* _ASSIGNED TASK_: Please return every line in the following data that includes the string "black".

* _EXTRACTED ENTRIES_:
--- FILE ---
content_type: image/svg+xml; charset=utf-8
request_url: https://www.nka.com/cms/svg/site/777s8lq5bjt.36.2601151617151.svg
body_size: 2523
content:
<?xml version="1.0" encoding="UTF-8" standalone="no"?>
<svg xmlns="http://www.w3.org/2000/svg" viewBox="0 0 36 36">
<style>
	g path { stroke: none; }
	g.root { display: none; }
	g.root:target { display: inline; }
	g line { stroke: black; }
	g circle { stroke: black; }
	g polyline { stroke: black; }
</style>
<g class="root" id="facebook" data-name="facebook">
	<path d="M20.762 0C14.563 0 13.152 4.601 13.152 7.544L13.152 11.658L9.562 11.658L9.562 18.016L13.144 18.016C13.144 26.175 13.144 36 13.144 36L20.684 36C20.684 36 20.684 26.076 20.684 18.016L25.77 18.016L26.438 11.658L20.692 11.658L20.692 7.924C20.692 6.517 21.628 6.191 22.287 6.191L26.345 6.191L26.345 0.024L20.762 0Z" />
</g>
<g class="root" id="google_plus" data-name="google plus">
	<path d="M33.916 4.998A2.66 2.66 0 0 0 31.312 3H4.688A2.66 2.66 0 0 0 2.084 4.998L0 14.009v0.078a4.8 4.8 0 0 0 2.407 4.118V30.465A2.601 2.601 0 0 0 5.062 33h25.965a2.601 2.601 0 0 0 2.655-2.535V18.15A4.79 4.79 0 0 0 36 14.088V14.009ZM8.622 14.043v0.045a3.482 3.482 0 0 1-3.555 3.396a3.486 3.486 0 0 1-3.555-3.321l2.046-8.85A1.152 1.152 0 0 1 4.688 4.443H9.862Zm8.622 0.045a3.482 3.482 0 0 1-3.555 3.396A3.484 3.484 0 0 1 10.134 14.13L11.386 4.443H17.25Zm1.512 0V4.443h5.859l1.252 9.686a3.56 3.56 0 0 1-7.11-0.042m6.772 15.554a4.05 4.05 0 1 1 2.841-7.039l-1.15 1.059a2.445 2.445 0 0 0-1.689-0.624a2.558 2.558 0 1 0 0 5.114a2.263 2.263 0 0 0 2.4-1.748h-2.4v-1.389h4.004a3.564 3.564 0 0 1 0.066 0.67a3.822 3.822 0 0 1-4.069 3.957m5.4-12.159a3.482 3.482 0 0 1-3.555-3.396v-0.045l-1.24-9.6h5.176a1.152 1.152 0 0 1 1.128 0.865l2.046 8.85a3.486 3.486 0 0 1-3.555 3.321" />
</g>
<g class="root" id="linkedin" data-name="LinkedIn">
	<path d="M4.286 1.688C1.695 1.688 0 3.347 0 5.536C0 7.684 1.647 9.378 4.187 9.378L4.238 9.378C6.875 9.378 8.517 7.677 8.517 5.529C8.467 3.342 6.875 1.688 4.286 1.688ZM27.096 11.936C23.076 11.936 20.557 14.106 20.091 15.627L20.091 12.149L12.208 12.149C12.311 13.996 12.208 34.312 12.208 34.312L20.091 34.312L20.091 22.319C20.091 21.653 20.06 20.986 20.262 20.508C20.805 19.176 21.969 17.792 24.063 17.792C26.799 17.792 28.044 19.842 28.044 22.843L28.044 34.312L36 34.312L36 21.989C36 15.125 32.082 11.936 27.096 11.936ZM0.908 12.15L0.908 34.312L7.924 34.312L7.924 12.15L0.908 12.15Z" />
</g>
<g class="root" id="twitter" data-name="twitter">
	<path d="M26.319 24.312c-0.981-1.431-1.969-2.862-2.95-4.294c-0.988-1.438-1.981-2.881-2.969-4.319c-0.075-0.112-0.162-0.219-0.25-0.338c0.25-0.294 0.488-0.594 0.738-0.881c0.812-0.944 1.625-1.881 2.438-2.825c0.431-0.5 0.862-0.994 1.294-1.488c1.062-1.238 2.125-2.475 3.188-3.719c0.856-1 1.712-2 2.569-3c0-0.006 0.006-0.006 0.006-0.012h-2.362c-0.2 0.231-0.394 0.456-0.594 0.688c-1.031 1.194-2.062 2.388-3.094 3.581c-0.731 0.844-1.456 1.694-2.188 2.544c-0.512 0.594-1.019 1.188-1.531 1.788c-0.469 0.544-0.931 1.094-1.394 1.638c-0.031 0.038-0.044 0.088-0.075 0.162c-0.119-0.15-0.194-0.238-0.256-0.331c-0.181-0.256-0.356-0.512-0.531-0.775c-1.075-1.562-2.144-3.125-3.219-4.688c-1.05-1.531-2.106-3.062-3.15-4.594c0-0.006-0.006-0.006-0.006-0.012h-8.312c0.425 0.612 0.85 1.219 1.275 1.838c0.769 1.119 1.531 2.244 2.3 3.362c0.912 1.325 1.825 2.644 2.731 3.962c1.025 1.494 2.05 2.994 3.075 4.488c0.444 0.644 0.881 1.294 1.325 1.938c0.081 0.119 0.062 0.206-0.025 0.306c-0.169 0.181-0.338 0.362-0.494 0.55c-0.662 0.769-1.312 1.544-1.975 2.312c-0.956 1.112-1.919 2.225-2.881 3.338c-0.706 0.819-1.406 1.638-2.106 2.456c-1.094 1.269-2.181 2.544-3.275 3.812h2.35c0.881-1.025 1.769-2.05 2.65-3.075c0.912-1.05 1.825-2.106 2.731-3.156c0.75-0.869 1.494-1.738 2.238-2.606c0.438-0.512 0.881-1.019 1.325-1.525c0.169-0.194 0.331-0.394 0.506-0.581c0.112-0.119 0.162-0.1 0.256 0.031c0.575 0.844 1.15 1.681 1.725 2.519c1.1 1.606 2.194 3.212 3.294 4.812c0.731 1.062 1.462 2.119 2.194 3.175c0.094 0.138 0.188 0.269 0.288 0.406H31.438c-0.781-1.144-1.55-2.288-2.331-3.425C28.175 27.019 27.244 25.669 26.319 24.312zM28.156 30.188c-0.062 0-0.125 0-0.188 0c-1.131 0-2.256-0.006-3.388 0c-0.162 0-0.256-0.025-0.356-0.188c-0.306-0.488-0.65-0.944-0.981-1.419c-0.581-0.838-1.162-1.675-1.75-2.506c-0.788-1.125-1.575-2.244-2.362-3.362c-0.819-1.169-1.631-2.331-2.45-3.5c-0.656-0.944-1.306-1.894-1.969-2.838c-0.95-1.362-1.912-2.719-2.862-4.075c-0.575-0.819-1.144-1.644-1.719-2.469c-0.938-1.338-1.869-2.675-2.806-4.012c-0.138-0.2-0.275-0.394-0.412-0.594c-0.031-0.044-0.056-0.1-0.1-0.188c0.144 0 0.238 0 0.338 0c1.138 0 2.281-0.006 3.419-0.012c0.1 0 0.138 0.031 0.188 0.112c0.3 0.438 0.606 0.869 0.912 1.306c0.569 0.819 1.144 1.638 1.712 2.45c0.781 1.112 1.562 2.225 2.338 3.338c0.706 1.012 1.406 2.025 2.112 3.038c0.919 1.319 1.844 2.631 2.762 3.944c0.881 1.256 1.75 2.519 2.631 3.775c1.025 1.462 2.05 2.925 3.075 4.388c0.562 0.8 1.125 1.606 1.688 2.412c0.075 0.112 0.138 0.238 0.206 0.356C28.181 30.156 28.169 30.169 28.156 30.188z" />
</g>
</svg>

* _RESPONSE_:
	g line { stroke: black; }
	g circle { stroke: black; }
	g polyline { stroke: black; }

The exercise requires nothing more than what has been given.